» **EXERCISE DATA**
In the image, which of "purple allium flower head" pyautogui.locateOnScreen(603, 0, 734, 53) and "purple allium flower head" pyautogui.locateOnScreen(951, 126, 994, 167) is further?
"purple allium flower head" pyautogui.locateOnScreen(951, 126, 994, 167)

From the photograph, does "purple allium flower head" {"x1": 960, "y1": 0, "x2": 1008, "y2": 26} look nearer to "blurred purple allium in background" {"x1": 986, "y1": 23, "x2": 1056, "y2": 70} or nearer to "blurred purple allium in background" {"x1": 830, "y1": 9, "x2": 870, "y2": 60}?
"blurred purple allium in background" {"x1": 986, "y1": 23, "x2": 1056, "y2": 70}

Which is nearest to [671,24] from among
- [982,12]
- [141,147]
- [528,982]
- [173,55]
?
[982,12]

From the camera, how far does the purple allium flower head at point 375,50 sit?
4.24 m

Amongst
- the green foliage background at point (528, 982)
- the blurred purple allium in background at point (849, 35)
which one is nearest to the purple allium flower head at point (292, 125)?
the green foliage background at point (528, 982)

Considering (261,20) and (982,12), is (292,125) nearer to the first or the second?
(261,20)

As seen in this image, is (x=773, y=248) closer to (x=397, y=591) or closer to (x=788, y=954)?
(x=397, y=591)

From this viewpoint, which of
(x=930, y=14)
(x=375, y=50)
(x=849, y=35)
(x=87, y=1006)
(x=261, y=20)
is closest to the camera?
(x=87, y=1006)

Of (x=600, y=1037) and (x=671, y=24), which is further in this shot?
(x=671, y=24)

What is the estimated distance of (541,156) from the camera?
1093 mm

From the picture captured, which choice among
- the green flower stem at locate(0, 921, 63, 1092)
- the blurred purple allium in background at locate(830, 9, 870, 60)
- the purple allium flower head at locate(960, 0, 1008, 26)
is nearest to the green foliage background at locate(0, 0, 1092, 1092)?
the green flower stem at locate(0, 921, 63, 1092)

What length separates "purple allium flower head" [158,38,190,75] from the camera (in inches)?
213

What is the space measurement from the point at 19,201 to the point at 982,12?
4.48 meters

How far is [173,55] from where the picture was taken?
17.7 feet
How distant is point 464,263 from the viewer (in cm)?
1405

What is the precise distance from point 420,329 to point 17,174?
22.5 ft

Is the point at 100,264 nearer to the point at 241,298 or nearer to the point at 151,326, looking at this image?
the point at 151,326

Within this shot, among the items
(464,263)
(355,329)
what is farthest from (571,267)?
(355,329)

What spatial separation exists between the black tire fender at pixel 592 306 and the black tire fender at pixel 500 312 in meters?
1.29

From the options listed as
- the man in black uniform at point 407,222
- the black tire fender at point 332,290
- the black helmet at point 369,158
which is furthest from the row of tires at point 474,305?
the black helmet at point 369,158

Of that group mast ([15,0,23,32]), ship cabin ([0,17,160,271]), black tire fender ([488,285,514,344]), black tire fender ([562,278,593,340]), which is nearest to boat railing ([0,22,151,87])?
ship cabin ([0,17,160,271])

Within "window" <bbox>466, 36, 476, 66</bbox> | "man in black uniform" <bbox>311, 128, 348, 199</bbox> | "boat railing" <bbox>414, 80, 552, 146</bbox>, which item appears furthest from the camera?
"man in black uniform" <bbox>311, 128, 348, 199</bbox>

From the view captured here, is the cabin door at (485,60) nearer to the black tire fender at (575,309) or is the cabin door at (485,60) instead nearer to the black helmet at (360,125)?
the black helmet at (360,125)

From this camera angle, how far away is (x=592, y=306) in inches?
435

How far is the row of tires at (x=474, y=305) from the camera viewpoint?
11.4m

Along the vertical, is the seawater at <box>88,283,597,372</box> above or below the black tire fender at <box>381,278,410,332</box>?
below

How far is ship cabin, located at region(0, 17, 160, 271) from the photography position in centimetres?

» **PROBLEM REQUIREMENTS**
Rewrite every one of the records above as a JSON list of strings, with each line as its own string and blank lines omitted.

» **EXERCISE SOLUTION**
[
  "In the image, which of \"purple allium flower head\" pyautogui.locateOnScreen(603, 0, 734, 53) and \"purple allium flower head\" pyautogui.locateOnScreen(951, 126, 994, 167) is further?",
  "\"purple allium flower head\" pyautogui.locateOnScreen(951, 126, 994, 167)",
  "From the photograph, does \"purple allium flower head\" {\"x1\": 960, \"y1\": 0, \"x2\": 1008, \"y2\": 26} look nearer to \"blurred purple allium in background\" {\"x1\": 986, \"y1\": 23, \"x2\": 1056, \"y2\": 70} or nearer to \"blurred purple allium in background\" {\"x1\": 830, \"y1\": 9, \"x2\": 870, \"y2\": 60}?",
  "\"blurred purple allium in background\" {\"x1\": 986, \"y1\": 23, \"x2\": 1056, \"y2\": 70}",
  "Which is nearest to [671,24] from among",
  "- [982,12]",
  "- [141,147]",
  "- [528,982]",
  "- [173,55]",
  "?",
  "[982,12]",
  "From the camera, how far does the purple allium flower head at point 375,50 sit?",
  "4.24 m",
  "Amongst",
  "- the green foliage background at point (528, 982)",
  "- the blurred purple allium in background at point (849, 35)",
  "which one is nearest to the purple allium flower head at point (292, 125)?",
  "the green foliage background at point (528, 982)",
  "Considering (261,20) and (982,12), is (292,125) nearer to the first or the second?",
  "(261,20)",
  "As seen in this image, is (x=773, y=248) closer to (x=397, y=591) or closer to (x=788, y=954)?",
  "(x=397, y=591)",
  "From this viewpoint, which of",
  "(x=930, y=14)",
  "(x=375, y=50)",
  "(x=849, y=35)",
  "(x=87, y=1006)",
  "(x=261, y=20)",
  "is closest to the camera?",
  "(x=87, y=1006)",
  "Of (x=600, y=1037) and (x=671, y=24), which is further in this shot?",
  "(x=671, y=24)",
  "What is the estimated distance of (541,156) from the camera?",
  "1093 mm",
  "From the picture captured, which choice among",
  "- the green flower stem at locate(0, 921, 63, 1092)",
  "- the blurred purple allium in background at locate(830, 9, 870, 60)",
  "- the purple allium flower head at locate(960, 0, 1008, 26)",
  "is nearest to the green foliage background at locate(0, 0, 1092, 1092)?",
  "the green flower stem at locate(0, 921, 63, 1092)",
  "What length separates \"purple allium flower head\" [158,38,190,75] from the camera (in inches)?",
  "213",
  "What is the space measurement from the point at 19,201 to the point at 982,12?",
  "4.48 meters",
  "How far is [173,55] from where the picture was taken?",
  "17.7 feet",
  "How distant is point 464,263 from the viewer (in cm)?",
  "1405",
  "What is the precise distance from point 420,329 to point 17,174?",
  "22.5 ft",
  "Is the point at 100,264 nearer to the point at 241,298 or nearer to the point at 151,326, looking at this image?",
  "the point at 151,326",
  "Within this shot, among the items",
  "(464,263)",
  "(355,329)",
  "what is farthest from (571,267)?",
  "(355,329)",
  "What spatial separation exists between the black tire fender at pixel 592 306 and the black tire fender at pixel 500 312 in meters?",
  "1.29",
  "From the options listed as",
  "- the man in black uniform at point 407,222",
  "- the black tire fender at point 332,290",
  "- the black helmet at point 369,158",
  "which is furthest from the row of tires at point 474,305?",
  "the black helmet at point 369,158",
  "Of that group mast ([15,0,23,32]), ship cabin ([0,17,160,271]), black tire fender ([488,285,514,344]), black tire fender ([562,278,593,340]), which is nearest to boat railing ([0,22,151,87])?",
  "ship cabin ([0,17,160,271])",
  "Within \"window\" <bbox>466, 36, 476, 66</bbox> | \"man in black uniform\" <bbox>311, 128, 348, 199</bbox> | \"boat railing\" <bbox>414, 80, 552, 146</bbox>, which item appears furthest from the camera?",
  "\"man in black uniform\" <bbox>311, 128, 348, 199</bbox>",
  "From the view captured here, is the cabin door at (485,60) nearer to the black tire fender at (575,309) or is the cabin door at (485,60) instead nearer to the black helmet at (360,125)?",
  "the black helmet at (360,125)",
  "From this camera angle, how far away is (x=592, y=306) in inches?",
  "435",
  "How far is the row of tires at (x=474, y=305) from the camera viewpoint?",
  "11.4m",
  "Along the vertical, is the seawater at <box>88,283,597,372</box> above or below the black tire fender at <box>381,278,410,332</box>?",
  "below",
  "How far is ship cabin, located at region(0, 17, 160, 271) from the photography position in centimetres?"
]